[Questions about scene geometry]
........

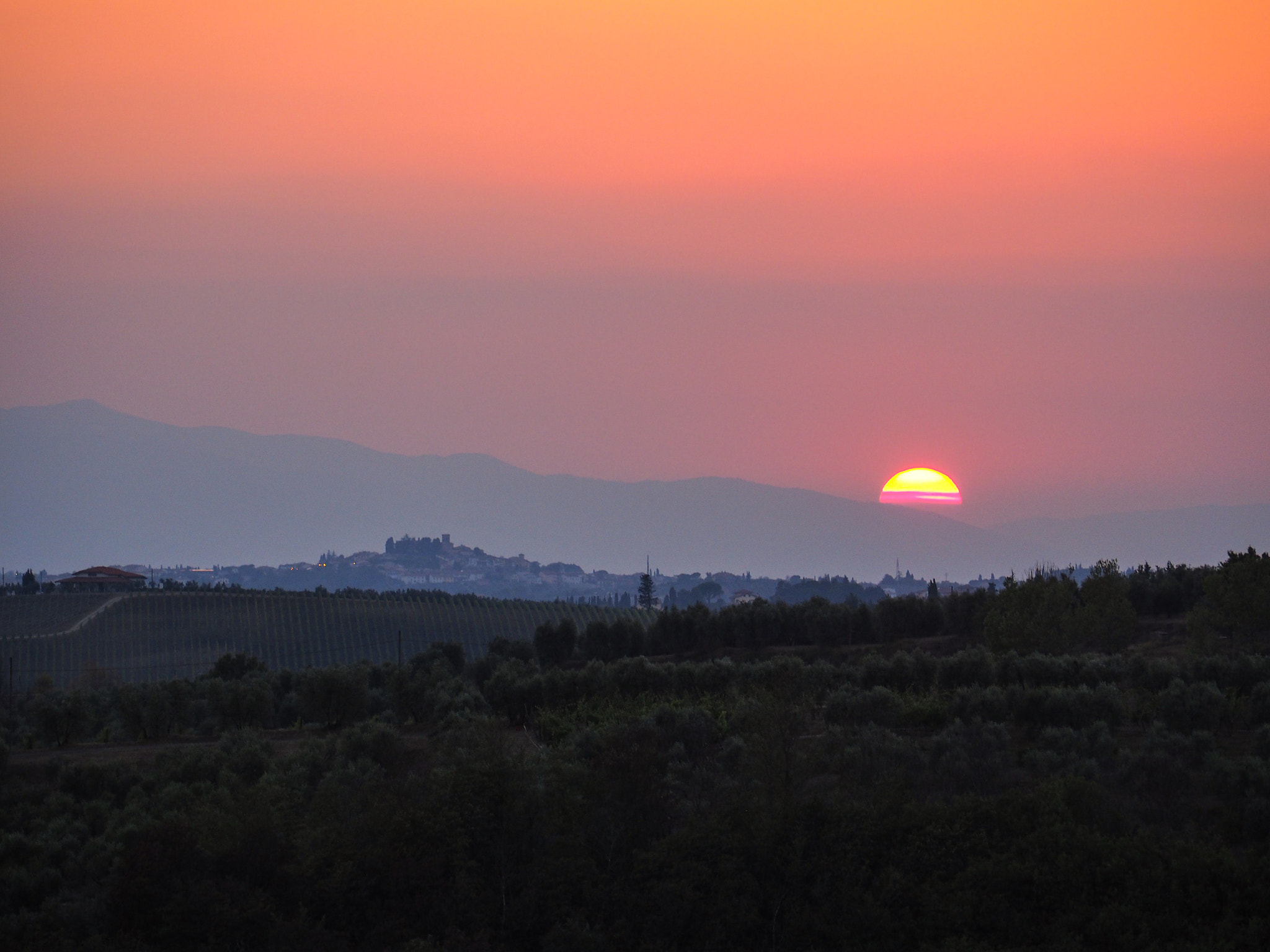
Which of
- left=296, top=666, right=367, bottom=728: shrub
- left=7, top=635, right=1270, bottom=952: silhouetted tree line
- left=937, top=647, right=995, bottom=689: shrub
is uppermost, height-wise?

........

Can you rewrite the records above with every "shrub" changed to "bush" and nothing else altered? Leave the pictures out of your answer.

# Solution
Which of
- left=296, top=666, right=367, bottom=728: bush
- left=7, top=635, right=1270, bottom=952: silhouetted tree line
- left=937, top=647, right=995, bottom=689: bush
is uppermost, height-wise?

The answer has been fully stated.